Daraus ist zu erkennen, dass der Bf nicht den Tatbestand der falschen Verdächtigung erfüllt, wenn er der Behörde die Person benennt, der er das Fahrzeug überlassen hat. Das Fahrzeug wird jener Person überlassen, der der Bf die Fahrzeugschlüssel und die Autopapiere übergibt. Es muss wohl davon ausgegangen werden, dass dem Bf diese Person bekannt ist. Die Benennung dieser Person gegenüber der Behörde erfolgt somit nicht wider besseres Wissen. Daher kann der Tatbestand der falschen Verdächtigung nicht erfüllt sein.

Auch vermag es dem Bf für die gegenständlichen Verfahren nichts zu nützen, wenn er zukünftig ein Fahrtenbuch führen wird, um der Lenkerauskunft Folge leisten zu können. Tatsache ist, dass der Bf im gegenständlichen Fall die Aufzeichnungen nicht geführt hat.

Auch die Erklärung, dass das Fahrzeug in Zukunft in Österreich nicht mehr gelenkt werden wird, befreit den Bf nicht von seiner Verpflichtung, die Person zu benennen, der er zum Tatzeitpunkt das Fahrzeug überlassen hat.

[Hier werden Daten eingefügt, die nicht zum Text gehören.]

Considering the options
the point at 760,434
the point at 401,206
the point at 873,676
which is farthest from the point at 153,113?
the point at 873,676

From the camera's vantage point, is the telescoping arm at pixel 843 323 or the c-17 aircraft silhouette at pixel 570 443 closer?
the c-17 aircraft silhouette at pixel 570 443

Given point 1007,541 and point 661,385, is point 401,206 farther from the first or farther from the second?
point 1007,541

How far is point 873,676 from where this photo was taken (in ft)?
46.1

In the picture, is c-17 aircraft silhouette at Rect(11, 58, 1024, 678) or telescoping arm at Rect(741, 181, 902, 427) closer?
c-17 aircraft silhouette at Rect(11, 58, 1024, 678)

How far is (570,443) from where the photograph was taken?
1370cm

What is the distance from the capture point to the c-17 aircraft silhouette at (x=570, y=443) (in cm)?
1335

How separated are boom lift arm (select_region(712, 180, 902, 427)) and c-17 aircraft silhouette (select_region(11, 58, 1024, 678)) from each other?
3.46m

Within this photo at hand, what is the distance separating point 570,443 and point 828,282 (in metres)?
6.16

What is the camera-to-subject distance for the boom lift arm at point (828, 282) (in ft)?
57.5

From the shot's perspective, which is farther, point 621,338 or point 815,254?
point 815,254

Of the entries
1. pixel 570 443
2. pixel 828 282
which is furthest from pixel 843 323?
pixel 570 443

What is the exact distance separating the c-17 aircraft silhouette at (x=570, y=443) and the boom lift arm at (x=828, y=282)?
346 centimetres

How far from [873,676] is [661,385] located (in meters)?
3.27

Es waren daher die Beschwerden als unbegründet abzuweisen.

 

Kostenentscheidung

Die Verfahrenskosten gründen sich auf § 185 Abs. 1 lit. a FinStrG in der nunmehr geltenden Fassung, wonach pauschal ein Kostenersatz im Ausmaß von 10% der verhängten Geldstrafe, maximal aber ein Betrag von € 500,00 festzusetzen ist.

 

Zur Zulässigkeit der Revision

Gegen diese Entscheidung ist gemäß Art. 133 Abs. 4 B-VG eine Revision nicht zulässig, da das Erkenntnis nicht von der Lösung einer Rechtsfrage abhängt, der grundsätzliche Bedeutung zukommt, insbesondere weil das Erkenntnis nicht von der Rechtsprechung des Verwaltungsgerichtshofes abweicht, eine solche Rechtsprechung fehlt oder die zu lösende Rechtsfrage in der bisherigen Rechtsprechung des Verwaltungsgerichtshofes nicht einheitlich beantwortet wird.